╭─ SELECTED EXTRACT
Media drives 112 may include, for example, magnetic tape drives and/or optical disk drives, and cartridges 114 may include, for example, magnetic and/or optical storage devices. An exemplary drive includes the SDLT™ 320 magnetic tape drive, and an exemplary storage cartridge includes the Super DLTape™ Type I storage cartridge both sold by Quantum Corporation. It should be understood, however, that other storage devices and media drives may be used.

Automated storage library system 100 may further include various other features such as load ports for manually adding and removing cartridges to and from the library, various access doors, control panels, power supplies, and the like as are known in the art. For clarity, however, such additional features have been omitted from the description.

FIGS. 2, 3A-C, and 4A-B illustrate an exemplary picker mechanism for use within an automated storage library according to one example and are advantageously referenced in combination. In particular, FIG. 2 illustrates a top view of an automated storage library including an exemplary picker mechanism, FIGS. 3A-3C illustrate perspective views of an exemplary finger mechanism in an extended, partially retracted, and fully retracted position, and FIGS. 4A-4B illustrate side views of the exemplary finger mechanism in an extended and partially retracted position.
╰─
╭─ DATASET RECORDS
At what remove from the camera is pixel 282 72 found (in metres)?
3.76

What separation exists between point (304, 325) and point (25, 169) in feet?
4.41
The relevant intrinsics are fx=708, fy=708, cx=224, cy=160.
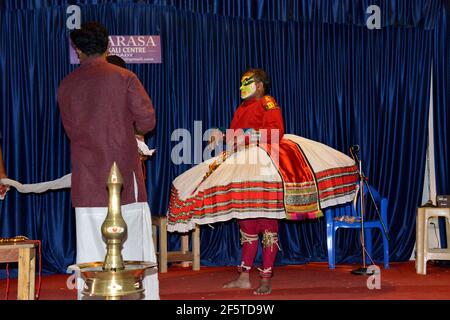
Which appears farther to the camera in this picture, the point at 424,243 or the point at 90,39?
the point at 424,243

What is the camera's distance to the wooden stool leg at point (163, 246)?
6.02 m

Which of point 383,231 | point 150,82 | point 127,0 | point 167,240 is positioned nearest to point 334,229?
point 383,231

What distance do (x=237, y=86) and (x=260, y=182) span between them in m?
2.14

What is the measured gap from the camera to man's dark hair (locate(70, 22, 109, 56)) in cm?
312

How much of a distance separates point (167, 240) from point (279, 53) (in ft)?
6.68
╰─
WRITTEN PROBLEM =>
Revise the stretch of the storage library text from "Media drives 112" through "may be used.", putting "the same company" in place of "Quantum Corporation". Work from the storage library text alone; the rows play no part.

RESULT OF THIS TASK =>
Media drives 112 may include, for example, magnetic tape drives and/or optical disk drives, and cartridges 114 may include, for example, magnetic and/or optical storage devices. An exemplary drive includes the SDLT™ 320 magnetic tape drive, and an exemplary storage cartridge includes the Super DLTape™ Type I storage cartridge both sold by the same company. It should be understood, however, that other storage devices and media drives may be used.